Al-Libi and al-Qahtani were subjected to EITs — though not waterboarding. Only three terrorists were ever waterboarded. But al-Libi and al-Qahtani were among the 30-odd unlawful combatants — out of thousands who have been detained — subjected to other "stress and duress" measures, probably including sleep deprivation and psychological manipulation. These methods have now been classified as "torture" and removed from the American interrogator's tool box.

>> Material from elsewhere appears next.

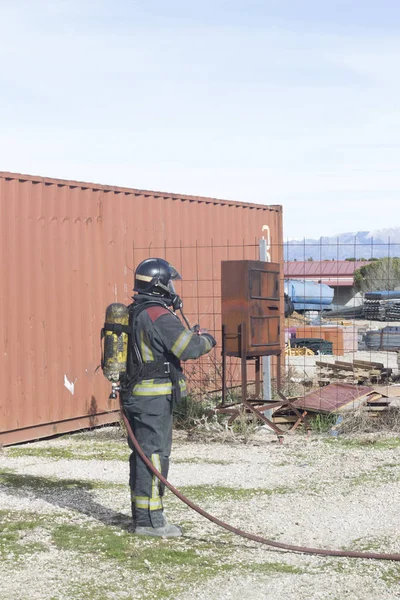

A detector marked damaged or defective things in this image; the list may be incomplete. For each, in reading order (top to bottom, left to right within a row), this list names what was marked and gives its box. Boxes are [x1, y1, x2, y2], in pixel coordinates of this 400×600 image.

rusty metal cabinet [222, 258, 282, 356]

Is it possible that the road to OBL's house could have been found without recourse to coercion — through nothing harsher than polite conversations? I doubt that such hardened terrorists as KSM could have been broken only through "good cop" interrogations. But I suppose we'll never know for sure. What we do know is that in this instance, vital intelligence was produced through methods of interrogation that critics of the Bush administration insisted were ineffective, immoral, and illegal. The first of those three claims has now been proven wrong. This should not come as a surprise: Former CIA director Michael Hayden has said that as late as 2006, fully half of the government's knowledge about the structure and activities of al-Qaeda came from harsh interrogations. In his book Courting Disaster, Marc Thiessen details the several terrorist attacks that were thwarted thanks to the use of EITs.
This, too, should be obvious: If President Obama deserves praise for authorizing the attack on OBL, and the Special Operators who carried out the mission deserve medals, the CIA interrogators who produced the intelligence that made all this possible should not be prosecuted for their contributions. They were acting in good faith and obeying the laws as the Justice Department had explained them.
Last week, when President Obama visited Ground Zero in New York, he was asked by Debra Burlingame, the sister of one of those murdered on 9/11, if he would at least advise Attorney General Eric Holder to remove the threat that the CIA interrogators have faced since he was elected. "No, I won't," Obama replied before walking away. To say this was discourteous to her and unjust to the CIA officers who gave Obama the greatest victory of his presidency is an understatement.
The debate over how to define torture will go on. The debate over what, if any, interrogation methods short of torture should be permitted — and under what circumstances and with whose authorization — should resume. But the Obama administration's current practice — killing terrorists in their homes but never causing them sleepless nights, not even to elicit life-saving intelligence — defies logic. It is willing the ends while prohibiting the means. It is bad policy and confused morality.